In one sequence of footage of her family that had been shot just afterward, Jenna was ushering her children inside the house, waiflike Allie was clinging to her mother, while Cassie threw a dark, angry look at whoever was manning the camera. Quickly, Jenna eased her daughters through the door and away from the public’s eye, but outside, even with the door firmly shut, the camera kept filming, sweeping across the wide front porch to focus on a window where Allie appeared and stared through the glass panes. Then the picture on the screen changed, morphing into Allie nearing adulthood. The same wide-eyed innocence was visible on the older Allie as she stared through another window. That now iconic image had become the poster for Wait Until Christmas, one of the films that had caught the attention of the American public and propelled Allie into stardom.
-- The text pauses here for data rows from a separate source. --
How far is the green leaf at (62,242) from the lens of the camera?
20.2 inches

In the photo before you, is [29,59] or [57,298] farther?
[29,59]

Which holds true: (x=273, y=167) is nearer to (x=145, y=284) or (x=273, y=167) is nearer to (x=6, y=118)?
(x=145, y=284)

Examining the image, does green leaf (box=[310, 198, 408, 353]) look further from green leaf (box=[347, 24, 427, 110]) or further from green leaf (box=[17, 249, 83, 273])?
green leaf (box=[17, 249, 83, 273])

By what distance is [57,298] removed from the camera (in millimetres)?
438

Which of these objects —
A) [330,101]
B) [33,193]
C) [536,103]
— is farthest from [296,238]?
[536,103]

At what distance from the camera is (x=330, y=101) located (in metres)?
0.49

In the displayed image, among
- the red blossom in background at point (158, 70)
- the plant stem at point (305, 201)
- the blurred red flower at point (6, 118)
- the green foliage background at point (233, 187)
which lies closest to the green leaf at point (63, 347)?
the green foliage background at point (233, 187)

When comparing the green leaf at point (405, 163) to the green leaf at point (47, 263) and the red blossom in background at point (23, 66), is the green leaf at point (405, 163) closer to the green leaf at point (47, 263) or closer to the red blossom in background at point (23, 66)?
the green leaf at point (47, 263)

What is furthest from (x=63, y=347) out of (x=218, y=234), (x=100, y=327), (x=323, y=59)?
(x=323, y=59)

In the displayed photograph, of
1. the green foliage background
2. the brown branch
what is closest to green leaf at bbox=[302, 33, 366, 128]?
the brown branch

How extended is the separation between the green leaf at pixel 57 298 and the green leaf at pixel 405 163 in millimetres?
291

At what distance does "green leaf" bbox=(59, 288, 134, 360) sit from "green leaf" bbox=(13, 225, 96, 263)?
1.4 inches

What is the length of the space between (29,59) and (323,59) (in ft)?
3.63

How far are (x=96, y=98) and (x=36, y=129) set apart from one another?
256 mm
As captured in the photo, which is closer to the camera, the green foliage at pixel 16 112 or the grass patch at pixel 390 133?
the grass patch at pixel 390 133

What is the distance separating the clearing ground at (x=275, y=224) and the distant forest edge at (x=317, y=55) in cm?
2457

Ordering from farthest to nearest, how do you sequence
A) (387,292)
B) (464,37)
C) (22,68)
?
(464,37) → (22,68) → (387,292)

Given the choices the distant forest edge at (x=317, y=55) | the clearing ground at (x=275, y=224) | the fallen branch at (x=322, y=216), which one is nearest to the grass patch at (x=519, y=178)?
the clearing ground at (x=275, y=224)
A cold shiver ran down Cassie’s spine as the image faded back to the first shot again, of young Allie peering through the window of the family home. Even at her tender age, just after a life-shattering ordeal, Allie had been able to exude an ethereal quality. But in the next second, that image was destroyed as Jenna appeared and quickly yanked her daughter from the window. A second later the blinds snapped shut.
“Cass?” Trent’s voice brought her back to the present. He took one look at the television. “What’re you doing? What is this?” He found the remote on the floor and clicked the TV off. Then he gazed hard at Cassie.
“I wanted to see what Whitney had to say.” She felt compelled to defend herself.
“And?”
“Probably not a good idea.”
He tossed the remote onto the couch. “You okay?”
She nodded, not really sure.
He waited, the fire hissing, the dog snoring softly, the seconds ticking by. “Let’s call it a night.”